Western Shabwa was not the only exploration area, and the Soviet Union was not the only explorer in the second half of the 1980s. Replying to a claim that the PDRY had put all of its eggs in one basket, Deputy Prime Minister and Minister of Energy and Minerals Salih Abu-Bakr ibn Husaynun noted in late 1987 that eight Western and Arab companies were engaged in exploration efforts in several areas in the PDRY. Although Italy's Agip stopped work in late 1985, Brazil's Braspetrol, France's Societe Nationale Elf Aquitaine (Elf) and Compagnie Française des Petroles (Total), Kuwait's Independent Petroleum Group, and Canadian Occidental were among the firms actively searching for oil in the years that followed.

The Soviet involvement in the discovery, estimated to have cost over half a billion dollars and added to South Yemen's already staggering debt, raised concerns about potential political and economic influence in the region. Additionally, the oil find added a layer of complexity to the already intricate relationship between South and North Yemen, both of which desired unification and saw the resource, estimated to hold the potential for substantial economic benefits, as a potential driver of economic prosperity.

Furthermore, South Yemen grappled with internal political struggles and social unrest at the time of the discovery. The violent leadership struggle within the ruling communist party, culminating in the January 1986 "blood bath" in Aden, further destabilised the nation. This volatile political landscape cast a shadow over the potential benefits of the newfound oil wealth and raised questions about how the resources would be managed and distributed fairly within the nation.

===Airlines===
The following airlines had operated from the PDRY:

- The Brothers Air Services was formed by Sayid Zein A. Baharoon who used the "Brothers" nomenclature in his merchant enterprises. Known as BASCO, this fledgling airline lasted only a short time. It operated from 1967 to 1971 before its assets were nationalised and incorporated into the newly created Alyemda Airline.

- Alyemda – Democratic Yemen Airlines (1971–1996). Joined Yemenia, the airline of the former YAR.

== Legacy ==
According to journalist Bilal Zenab Ahmed, nostalgia remains strong in parts of southern Yemen for the PDRY. Ahmed compared nostalgia for South Yemen to nostalgia for the Soviet Union, noting their shared emphasis on cultural memory and ongoing impact on modern-day nationalism. Ahmed asserted that nostalgia for the perceived stability, social benefits, and low unemployment of South Yemen have played a strong role in support for modern-day South Yemeni separatism. The Southern Movement in particular drew much of its initial support from elements of the southern Yemeni population nostalgic for the former Marxist government, and socialist nostalgia features subtly in much of its messaging, propaganda, and symbolism.

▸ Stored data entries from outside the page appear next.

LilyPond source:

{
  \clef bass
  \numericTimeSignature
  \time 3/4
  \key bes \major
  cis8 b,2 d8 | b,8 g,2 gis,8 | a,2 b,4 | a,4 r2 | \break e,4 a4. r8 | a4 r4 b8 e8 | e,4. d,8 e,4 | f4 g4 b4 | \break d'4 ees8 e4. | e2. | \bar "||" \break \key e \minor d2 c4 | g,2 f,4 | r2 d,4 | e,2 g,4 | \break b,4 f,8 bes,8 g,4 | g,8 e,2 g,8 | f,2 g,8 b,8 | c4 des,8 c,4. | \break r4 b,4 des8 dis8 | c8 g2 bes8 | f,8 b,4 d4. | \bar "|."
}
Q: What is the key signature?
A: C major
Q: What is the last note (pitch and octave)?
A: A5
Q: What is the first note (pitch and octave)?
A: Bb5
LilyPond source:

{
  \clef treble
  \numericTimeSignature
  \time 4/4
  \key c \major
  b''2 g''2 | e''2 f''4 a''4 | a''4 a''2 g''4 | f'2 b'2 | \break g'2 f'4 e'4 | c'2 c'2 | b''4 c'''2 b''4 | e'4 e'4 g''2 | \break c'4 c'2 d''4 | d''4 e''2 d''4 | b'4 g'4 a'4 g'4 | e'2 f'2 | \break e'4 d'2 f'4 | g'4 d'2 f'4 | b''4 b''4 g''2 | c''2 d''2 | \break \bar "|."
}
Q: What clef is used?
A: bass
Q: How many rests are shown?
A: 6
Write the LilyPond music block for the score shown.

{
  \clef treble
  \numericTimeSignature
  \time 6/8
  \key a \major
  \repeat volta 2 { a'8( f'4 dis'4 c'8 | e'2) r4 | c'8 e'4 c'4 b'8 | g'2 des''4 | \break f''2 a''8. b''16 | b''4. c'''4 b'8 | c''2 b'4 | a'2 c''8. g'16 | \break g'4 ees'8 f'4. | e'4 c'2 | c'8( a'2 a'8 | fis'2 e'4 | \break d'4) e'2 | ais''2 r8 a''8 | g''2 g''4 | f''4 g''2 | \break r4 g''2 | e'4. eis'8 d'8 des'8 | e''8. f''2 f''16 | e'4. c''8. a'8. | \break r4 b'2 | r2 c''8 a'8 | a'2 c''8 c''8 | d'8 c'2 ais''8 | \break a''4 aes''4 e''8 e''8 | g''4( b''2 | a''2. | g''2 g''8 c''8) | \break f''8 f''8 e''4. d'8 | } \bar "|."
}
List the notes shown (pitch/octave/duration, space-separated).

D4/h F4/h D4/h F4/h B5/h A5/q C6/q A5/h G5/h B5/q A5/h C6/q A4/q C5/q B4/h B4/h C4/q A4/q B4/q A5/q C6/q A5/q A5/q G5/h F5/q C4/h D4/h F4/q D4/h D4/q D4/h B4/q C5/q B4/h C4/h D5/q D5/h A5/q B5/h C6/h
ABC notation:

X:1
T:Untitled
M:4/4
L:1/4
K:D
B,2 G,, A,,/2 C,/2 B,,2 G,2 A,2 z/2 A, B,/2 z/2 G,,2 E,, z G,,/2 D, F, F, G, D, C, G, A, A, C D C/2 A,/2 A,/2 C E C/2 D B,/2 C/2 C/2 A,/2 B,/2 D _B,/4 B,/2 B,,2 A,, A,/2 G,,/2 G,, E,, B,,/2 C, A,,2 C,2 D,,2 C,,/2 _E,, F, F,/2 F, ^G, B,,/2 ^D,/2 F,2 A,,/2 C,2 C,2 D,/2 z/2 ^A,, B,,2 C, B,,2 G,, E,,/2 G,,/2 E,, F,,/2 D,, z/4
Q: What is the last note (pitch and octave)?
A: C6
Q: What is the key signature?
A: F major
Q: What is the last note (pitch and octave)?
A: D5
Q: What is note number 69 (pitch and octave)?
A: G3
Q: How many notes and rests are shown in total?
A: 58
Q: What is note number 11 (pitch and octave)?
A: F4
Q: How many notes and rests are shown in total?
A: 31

Political scholar Anne-Linda Amira Augustin asserted that nostalgia for the PDRY is primarily driven by nostalgia for state-sponsored social benefits, namely free healthcare, an educational system with relatively high standards, low unemployment, and provision of social security. Augustin found in her research that communist nostalgia has experienced a resurgence among younger Yemenis born since 1990 who cannot remember the South Yemeni government, but are disillusioned with the social and political conditions since the country's unification.